Challenge Guidelines are subject to change. Registered competitors will receive notification when changes are made, however, we highly encourage you to visit the Challenge Site often to review updates.


Guidelines

Intellectual Property

The Sponsor will require all content and assets submitted as part of a Finalist’s Submission to be released under open source licenses that permit free distribution, derivative works, and use in commercial and non-commercial settings.

All Innovators are welcome and encouraged to depend on or make use of other components, libraries, content, assets, and code. All such materials must be available under any Open Source Initiative (OSI) or Creative Commons license compatible with the OSI or Creative Commons license under which the Submission will be released. “Compatible” means that each Innovator’s entire Submission must be usable without violating the license terms of those components licensed under the CC BY 4.0 license, Apache License 2.0, or respective OSI license for the components. Source code licensed under the LGPL, BSD, MIT, or Apache licenses currently meets this criterion; other open source licenses may also meet it. If Innovators make modifications to existing open source projects, they are strongly encouraged to submit patches upstream and work to have them accepted.
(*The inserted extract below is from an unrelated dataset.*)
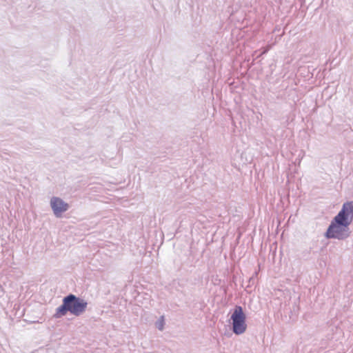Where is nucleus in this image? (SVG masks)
<instances>
[{"mask_svg":"<svg viewBox=\"0 0 353 353\" xmlns=\"http://www.w3.org/2000/svg\"><path fill=\"white\" fill-rule=\"evenodd\" d=\"M88 306V303L74 294L65 296L63 300V304L57 309L55 317L59 318L64 316L68 312L75 316L83 314Z\"/></svg>","mask_w":353,"mask_h":353,"instance_id":"f03ea898","label":"nucleus"},{"mask_svg":"<svg viewBox=\"0 0 353 353\" xmlns=\"http://www.w3.org/2000/svg\"><path fill=\"white\" fill-rule=\"evenodd\" d=\"M51 207L57 216H61V214L68 208V204L58 197H53L50 201Z\"/></svg>","mask_w":353,"mask_h":353,"instance_id":"20e7f679","label":"nucleus"},{"mask_svg":"<svg viewBox=\"0 0 353 353\" xmlns=\"http://www.w3.org/2000/svg\"><path fill=\"white\" fill-rule=\"evenodd\" d=\"M268 50V48L266 47V50H265V52H267Z\"/></svg>","mask_w":353,"mask_h":353,"instance_id":"423d86ee","label":"nucleus"},{"mask_svg":"<svg viewBox=\"0 0 353 353\" xmlns=\"http://www.w3.org/2000/svg\"><path fill=\"white\" fill-rule=\"evenodd\" d=\"M233 332L236 334H243L247 327L245 323V314L241 306H236L231 316Z\"/></svg>","mask_w":353,"mask_h":353,"instance_id":"7ed1b4c3","label":"nucleus"},{"mask_svg":"<svg viewBox=\"0 0 353 353\" xmlns=\"http://www.w3.org/2000/svg\"><path fill=\"white\" fill-rule=\"evenodd\" d=\"M163 322H164V319H163V316H162V317L161 318V320H160L159 323V325H158V327H159V330H163Z\"/></svg>","mask_w":353,"mask_h":353,"instance_id":"39448f33","label":"nucleus"},{"mask_svg":"<svg viewBox=\"0 0 353 353\" xmlns=\"http://www.w3.org/2000/svg\"><path fill=\"white\" fill-rule=\"evenodd\" d=\"M353 221V201H347L343 204L341 210L331 221L325 236L343 241L350 236V225Z\"/></svg>","mask_w":353,"mask_h":353,"instance_id":"f257e3e1","label":"nucleus"}]
</instances>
Patches that are not accepted upstream may be submitted as part of the code developed by the Innovator, under the same Apache License 2.0. Content and assets must be licensed under terms that permit commercial usage. The Creative Commons CC BY and CC-BY-SA licenses currently meet this criterion. Innovators cannot submit entries that include or rely on software or content that is either closed-source, proprietary, illegally sourced, or depends on per-seat licensing.